Problem to work on
Down to the last line of the listing, starting at the one with "A Treasury To Read With Mommy", retype each line exactly. Do not copy the pictures.

Data for analysis
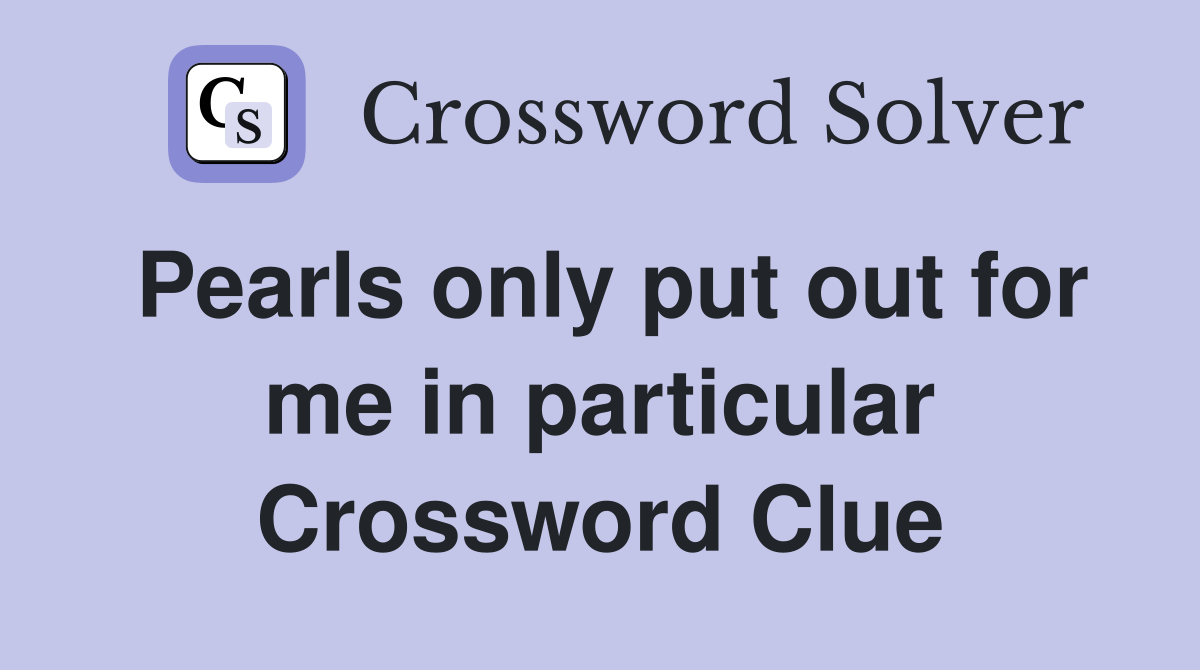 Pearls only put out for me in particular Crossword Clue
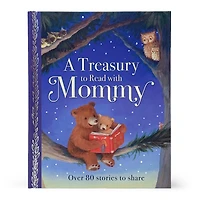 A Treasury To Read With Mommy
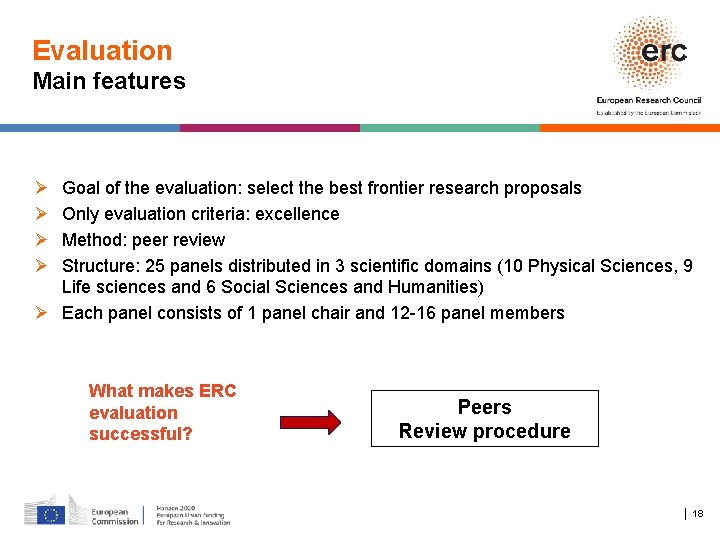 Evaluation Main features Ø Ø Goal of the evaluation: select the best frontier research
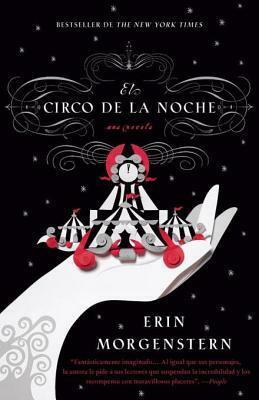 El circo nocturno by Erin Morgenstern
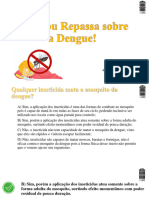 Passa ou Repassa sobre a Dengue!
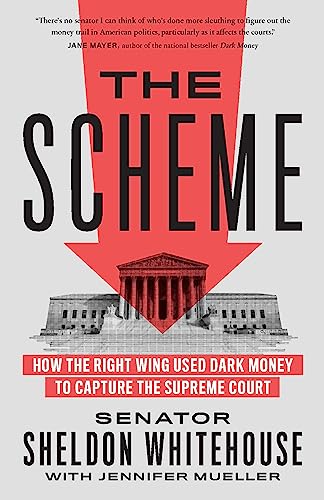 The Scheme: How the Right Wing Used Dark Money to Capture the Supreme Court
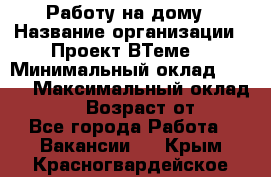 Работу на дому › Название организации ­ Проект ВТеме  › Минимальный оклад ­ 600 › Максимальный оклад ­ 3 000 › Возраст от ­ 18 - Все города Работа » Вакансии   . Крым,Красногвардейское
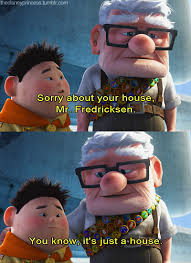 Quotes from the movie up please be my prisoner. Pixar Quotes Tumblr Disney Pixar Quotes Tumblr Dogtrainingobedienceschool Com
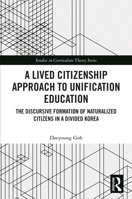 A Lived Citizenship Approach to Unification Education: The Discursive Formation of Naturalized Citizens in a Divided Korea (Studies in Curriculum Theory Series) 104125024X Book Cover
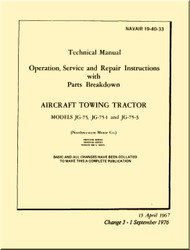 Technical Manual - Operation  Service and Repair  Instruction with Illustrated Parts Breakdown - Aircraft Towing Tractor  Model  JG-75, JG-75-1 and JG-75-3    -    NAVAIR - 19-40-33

Exercise answer
 A Treasury To Read With Mommy
 Evaluation Main features Ø Ø Goal of the evaluation: select the best frontier research
 El circo nocturno by Erin Morgenstern
 Passa ou Repassa sobre a Dengue!
 The Scheme: How the Right Wing Used Dark Money to Capture the Supreme Court
 Работу на дому › Название организации ­ Проект ВТеме  › Минимальный оклад ­ 600 › Максимальный оклад ­ 3 000 › Возраст от ­ 18 - Все города Работа » Вакансии   . Крым,Красногвардейское
 Quotes from the movie up please be my prisoner. Pixar Quotes Tumblr Disney Pixar Quotes Tumblr Dogtrainingobedienceschool Com
 A Lived Citizenship Approach to Unification Education: The Discursive Formation of Naturalized Citizens in a Divided Korea (Studies in Curriculum Theory Series) 104125024X Book Cover
 Technical Manual - Operation  Service and Repair  Instruction with Illustrated Parts Breakdown - Aircraft Towing Tractor  Model  JG-75, JG-75-1 and JG-75-3    -    NAVAIR - 19-40-33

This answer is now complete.